GBBO's Candice: Why aren't more young people choosing apprenticeships?
“If you don’t do something you enjoy or you’re happy with, than working for 35 to 40 years is kind of useless.”
That's the view of Sara, 14, a pupil at Denbigh High school. Along with her classmate Imaan, she tried out a hospitality apprenticeship at Sopwell House Hotel in St Albans.
The two students were challenged to spend a day there by former Great British Bake Off winner Candice Brown, who used to be a secondary school teacher and now runs a pub with her brother.
In a special report for BBC Radio 5 Live, Candice said she was concerned that apprenticeships "are kind of frowned upon", and she wanted to understand why more young people aren't taking them up.
Government statistics show the numbers of people starting hospitality apprenticeships in England have almost halved since 2014. Hospitality is already facing a skills shortage.
Year 10 pupils Imaan and Sara were put to work in the kitchens at the 4* country house hotel.
"We're ready to get chef-y!" said Imaan, as they put on their white aprons.
Sara impressed head chef tournant Aimee Reddick with how quickly she picked up her tasks which included tying beef and making a peppercorn sauce.
"Sara just sees something once and she gets it," said Amy. "We might keep her!"
Despite enjoying the day and seeing the benefits of on-the-job learning, Sara said she understood why some students felt the pressure to pursue a more academic route.
“I know that most families – especially in an Asian household – they expect you to be on the academic side. They care more about the money or the income rather than what you enjoy,” she said.
Tara Armstrong is a teacher and apprenticeship champion at Denbigh High School. She agreed that selling apprenticeships to parents was "really difficult".
"We do have a very academic outlook," she said. "A lot of our parents expect their children to go onto do medicine or law.
"We do need to do more work to show parents that this is a worthwhile pathway.”
Candice asked Tara if she thought there was an idea that apprenticeships were “sometimes seen as what the thick kids do”.
"That is the big myth that we need to bust," Tara said.
"Some of these great apprenticeships - you still need GCSEs.
"It’s not like, if you don’t pass your GCSEs, you get to do apprenticeships."
Imaan, 15, spent her trial in the pastry kitchen, making intricate cakes for afternoon tea.
"It's been fun. It's just interesting seeing what goes on behind big kitchens in hotels and restaurants," she said.
"I would consider doing an apprenticeship in hospitality. I think I’d enjoy it – especially doing desserts – not actual foods!"
Candice said she was concerned that pupils were missing out on opportunities to try out careers because schools were losing their work experience programmes.

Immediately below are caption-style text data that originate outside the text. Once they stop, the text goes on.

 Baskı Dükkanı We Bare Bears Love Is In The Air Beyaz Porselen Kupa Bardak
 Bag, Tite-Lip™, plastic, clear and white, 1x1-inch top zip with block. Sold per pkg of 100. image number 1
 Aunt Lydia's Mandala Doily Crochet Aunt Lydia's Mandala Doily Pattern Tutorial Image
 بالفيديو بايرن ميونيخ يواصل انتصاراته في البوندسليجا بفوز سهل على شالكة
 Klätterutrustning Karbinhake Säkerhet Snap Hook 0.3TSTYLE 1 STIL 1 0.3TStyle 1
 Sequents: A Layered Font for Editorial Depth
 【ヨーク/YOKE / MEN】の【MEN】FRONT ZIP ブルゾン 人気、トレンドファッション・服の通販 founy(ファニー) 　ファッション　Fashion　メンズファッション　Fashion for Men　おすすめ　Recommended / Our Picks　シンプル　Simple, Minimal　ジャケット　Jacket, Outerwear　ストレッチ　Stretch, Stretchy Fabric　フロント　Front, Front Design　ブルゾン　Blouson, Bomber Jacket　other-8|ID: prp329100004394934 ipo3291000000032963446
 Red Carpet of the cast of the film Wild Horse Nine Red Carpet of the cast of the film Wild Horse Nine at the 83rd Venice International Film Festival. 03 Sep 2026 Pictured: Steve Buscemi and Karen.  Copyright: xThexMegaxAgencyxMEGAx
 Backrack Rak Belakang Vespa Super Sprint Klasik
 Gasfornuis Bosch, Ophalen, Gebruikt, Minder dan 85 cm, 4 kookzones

"They don’t do it because it has no benefit to them - they’re so focused on the grades,” she said.
"Students are making the decision whether to leave school or whether to do A-levels having actually never gone into work experience."

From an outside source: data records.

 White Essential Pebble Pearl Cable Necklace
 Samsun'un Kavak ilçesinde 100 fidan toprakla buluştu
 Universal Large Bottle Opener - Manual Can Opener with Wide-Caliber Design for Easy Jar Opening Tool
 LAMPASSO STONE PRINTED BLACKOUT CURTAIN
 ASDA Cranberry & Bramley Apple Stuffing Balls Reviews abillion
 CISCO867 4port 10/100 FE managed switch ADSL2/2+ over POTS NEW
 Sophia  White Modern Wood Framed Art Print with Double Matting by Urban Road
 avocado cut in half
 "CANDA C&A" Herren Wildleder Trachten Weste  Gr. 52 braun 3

Sam Coulstock is from Umbrella Training – the apprenticeship provider which works with Sopwell House Hotel to develop staff.

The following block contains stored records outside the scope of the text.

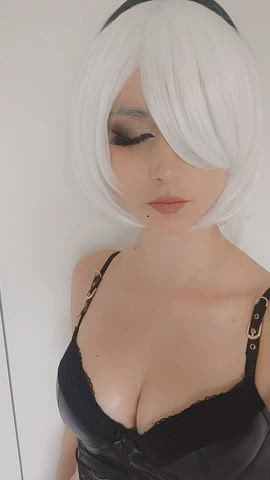 2B with red eyes [Nier Automata] (Aery Korvair)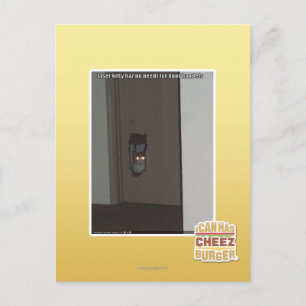 Laser Kitty Postcard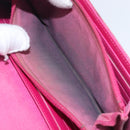 CHANEL Matelasse Long Wallet Caviar Skin Pink Silver CC Auth 201551-22
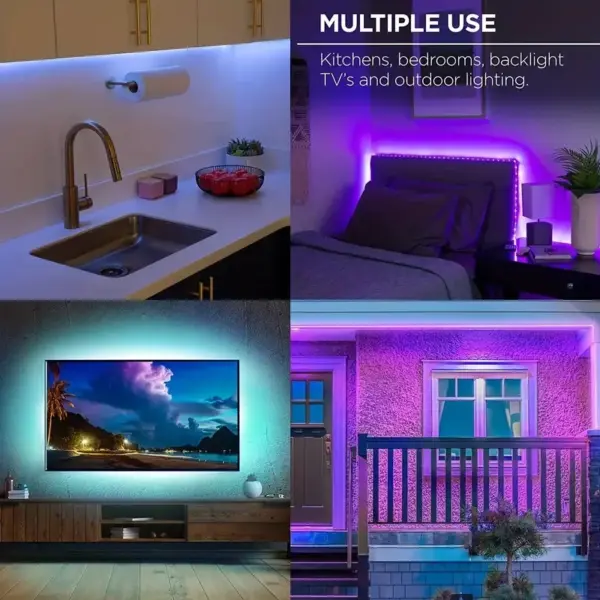 5M LED-Farbwechsel-Lichtstreifen – Perfekt für jede Gelegenheit! – Bild 4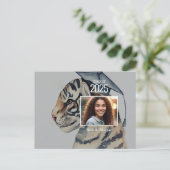 Einzigartiger Abschluss Einladung mit Foto Postkarte (Stehend Vorderseite)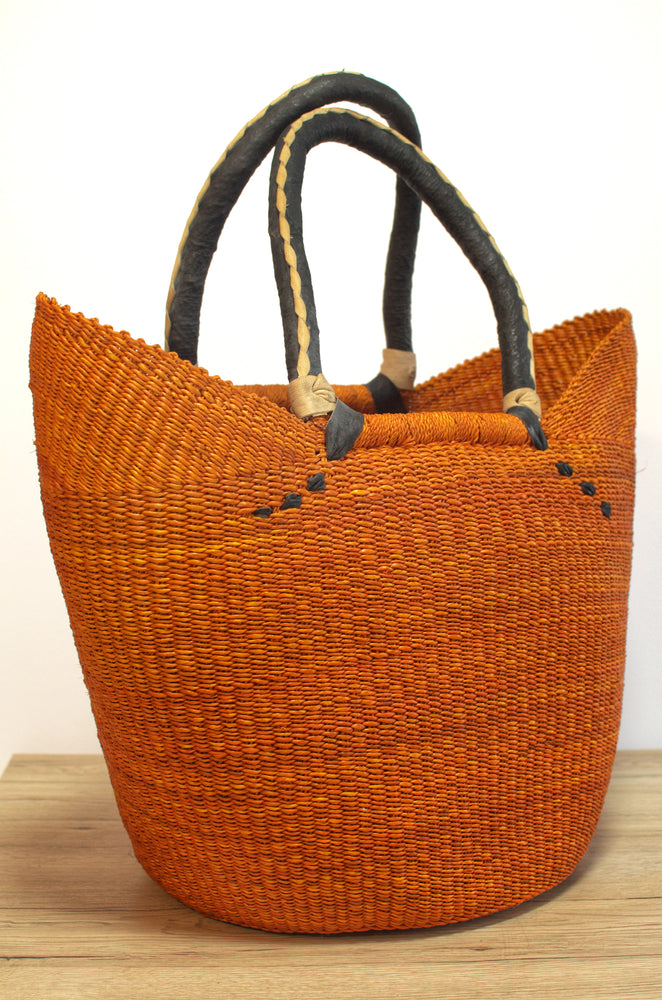 Tote Shopping Basket - Rust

He said they had an uphill struggle to counteract the "poor perceptions" about apprenticeships.
"We have got a lot of work to do to tell the positive stories of how you can move from novice up to expert level with the right employer and the right training support," he said.
"There is a lot of good information, there are some great case studies; it’s just getting that information in front of the right people at the right time."
To put herself in a young person’s shoes, Candice tried to find out information on apprenticeships on the internet.
She said she was "shocked" by the lack of data.
"For students at school who are not sure what they want to do at a really key point in their lives – there's just not enough information," she said.
In a statement, Apprenticeships and Skills Minister Anne Milton said the government had overhauled the apprenticeships system and how it was funded:
"There are a range of high-quality and exciting apprenticeship opportunities available in the hospitality sector – everything from baking, hospitality manager or commis chef.
"We are also working with employers including Pizza Express, Greene King and Marriott Hotels to help more people get on the path to great jobs and careers."
Candice said she thought government, schools and employers needed to come together more to fix the problems.
"It's got to come from all sides," she said.